There has been a growing case for hyperinflation of the US dollar this year, but typically Americans, and all American expats I’ve encountered that are living overseas believe that such talk is blasphemous and completely absurd. However, such beliefs do not arise from actual close introspection of facts, but simply to a blind faith in American exceptionalism that would “never allow” such a fate to happen to the US dollar. However, when I inform people unwilling to take action to protect themselves from this realistic possibility, and I inform them that the current collapse of the US dollar should serve as a sign of the need to take steps while steps are still possible, I’m often met with more ridicule and met with more declarations of incredulity that I think the US dollar has already collapsed and statements of great US dollar strength at the current time (a declaration that illustrates an inability to distinguish between relative and absolute strength, of which the latter concept is much more important to understand than the former in regard to wealth preservation strategies). When I respond by asking what qualifies as an asset collapse to them and it would be a 50% collapse, a 60% collapse or what percentage collapse would be required to qualify as a collapse, the responses I have received have typically been in the 70% or greater range. When I notify them that the US dollar has collapsed by more than 98.5% in purchasing power when compared to the 1913 US dollar (the year in which the US Central Bank was formed), I am met with silence. Furthermore, I reveal to them the collapse has been even greater when priced against real money like gold, as people that deny the US dollar has already collapsed are completely unaware of its greater collapse against gold. In 1913, one dollar could buy 1.504 grams of gold in 1913 but as of mid-May, with the price of a 1-ounce Credit Suisse gold bar at $1860 dollars, one dollar was only capable of buying 0.0167 grams, the dollar had collapsed 98.89% against gold. But still, if I run into any of these people and ask, “Have you bought any physical gold yet?”, the answer is always inexplicably no as they insist the US dollar is the safest place for their wealth to be right now, which again, is an indictment against our academic system for completely failing to instill critical thinking skills in society-at-large.

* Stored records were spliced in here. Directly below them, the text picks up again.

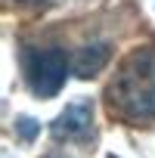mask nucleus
Instances as JSON below:
<instances>
[{
	"instance_id": "obj_2",
	"label": "nucleus",
	"mask_w": 155,
	"mask_h": 158,
	"mask_svg": "<svg viewBox=\"0 0 155 158\" xmlns=\"http://www.w3.org/2000/svg\"><path fill=\"white\" fill-rule=\"evenodd\" d=\"M68 68L71 62L59 47H25L22 50V77L37 99H50L62 90Z\"/></svg>"
},
{
	"instance_id": "obj_1",
	"label": "nucleus",
	"mask_w": 155,
	"mask_h": 158,
	"mask_svg": "<svg viewBox=\"0 0 155 158\" xmlns=\"http://www.w3.org/2000/svg\"><path fill=\"white\" fill-rule=\"evenodd\" d=\"M103 102L112 118L146 127L155 124V44L136 47L106 84Z\"/></svg>"
},
{
	"instance_id": "obj_7",
	"label": "nucleus",
	"mask_w": 155,
	"mask_h": 158,
	"mask_svg": "<svg viewBox=\"0 0 155 158\" xmlns=\"http://www.w3.org/2000/svg\"><path fill=\"white\" fill-rule=\"evenodd\" d=\"M47 158H59V155H47Z\"/></svg>"
},
{
	"instance_id": "obj_5",
	"label": "nucleus",
	"mask_w": 155,
	"mask_h": 158,
	"mask_svg": "<svg viewBox=\"0 0 155 158\" xmlns=\"http://www.w3.org/2000/svg\"><path fill=\"white\" fill-rule=\"evenodd\" d=\"M16 133H19V139H25V143H31L37 133H40V124L34 121V118H16Z\"/></svg>"
},
{
	"instance_id": "obj_6",
	"label": "nucleus",
	"mask_w": 155,
	"mask_h": 158,
	"mask_svg": "<svg viewBox=\"0 0 155 158\" xmlns=\"http://www.w3.org/2000/svg\"><path fill=\"white\" fill-rule=\"evenodd\" d=\"M25 3V0H22ZM28 3H40V6H47V3H53V0H28Z\"/></svg>"
},
{
	"instance_id": "obj_4",
	"label": "nucleus",
	"mask_w": 155,
	"mask_h": 158,
	"mask_svg": "<svg viewBox=\"0 0 155 158\" xmlns=\"http://www.w3.org/2000/svg\"><path fill=\"white\" fill-rule=\"evenodd\" d=\"M109 56H112V47L109 44H87V47H81L74 53V59H71V71L78 74V77H84V81H90V77H96L103 68H106V62H109Z\"/></svg>"
},
{
	"instance_id": "obj_3",
	"label": "nucleus",
	"mask_w": 155,
	"mask_h": 158,
	"mask_svg": "<svg viewBox=\"0 0 155 158\" xmlns=\"http://www.w3.org/2000/svg\"><path fill=\"white\" fill-rule=\"evenodd\" d=\"M50 136L56 143H68V146H90L96 139L93 102L90 99H78V102L65 106L62 115L50 124Z\"/></svg>"
}]
</instances>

Recently in a 60 Minutes news show interview, US Central Bank Chairman Jerome Powell stated his belief that the economy might not recover from the pandemic lockdown until 2021, a belief that lends strong support to my theory regarding the real reasons why he cut the Fed Funds interest rate to zero in an emergency action this past March. He further stated, in that same interview, that he simply flooded the US economy with digital money that he could create out of nothing, and “by buying Treasury Bills or bonds or other government guaranteed securities”, of which it was reported in mid-May that $3 trillion of Treasury bills must be sold to fund the madness engaged in by Jerome Powell and US Central Bankers. However, this particular madness is not any more insane than the trillions they’ve been printing to fund overnight repo purchases since the end of last year every week, as I first discussed in this article more than seven months ago. And if the US Central Bankers can’t find a sucker to buy the more than $3 trillion of Treasury bills they must sell, I’m sure that they will just step in, and with their left hand, buy the T-bills from the right hand that is selling them.
However, I believe it is a huge mistake to believe that US Central Bankers can just geofence their infinite monetary supply creation scam, and as long as they do not allow it to leak into increasing monetary velocity, that they can control their behavior from facing a future implosion (note that the last update of M2 velocity available is for the end of Q1 2020 as illustrated below).
I already provided other reasons, in this article here provided to my patrons, that discusses other scenarios in which hyperinflation can occur regardless of actions taken by Central Bankers to prevent it from materializing. The belief that Central Bankers can exert absolute control over pricing mechanisms, including in the forex market, is a very short-sighted and foolish belief, especially since the strength of currencies are relative to one another. Even if US Central Bankers can “geofence” all the risks they have introduced in 2020 and prevent the dollar from imploding, what if European Central Bankers lose control over the Euro, or what if a large bank in Italy implodes, collapsing the entire Italian banking sector, therefore triggering massive rapid changes in Euro strength and causing domino effects in the global forex and interest rate markets?
It is one thing to believe that US Central Bankers can keep the lid on the pressure cooker from exploding if the banking system were only fragile in the United States. However, when it is fragile in every nation in the world, trying to keep the lid on the system is like playing a game of whack a mole. Eventually a mole is going to appear that Central Bankers are going to be too slow to whack back into its hole of containment. And when this happens, and it will, this is when things will get interesting. Though most people suffer from the “It won’t happen to me” syndrome, the only way to make it through a very unstable situation, such as the one we are now facing, is to always plan for the worst possible scenario.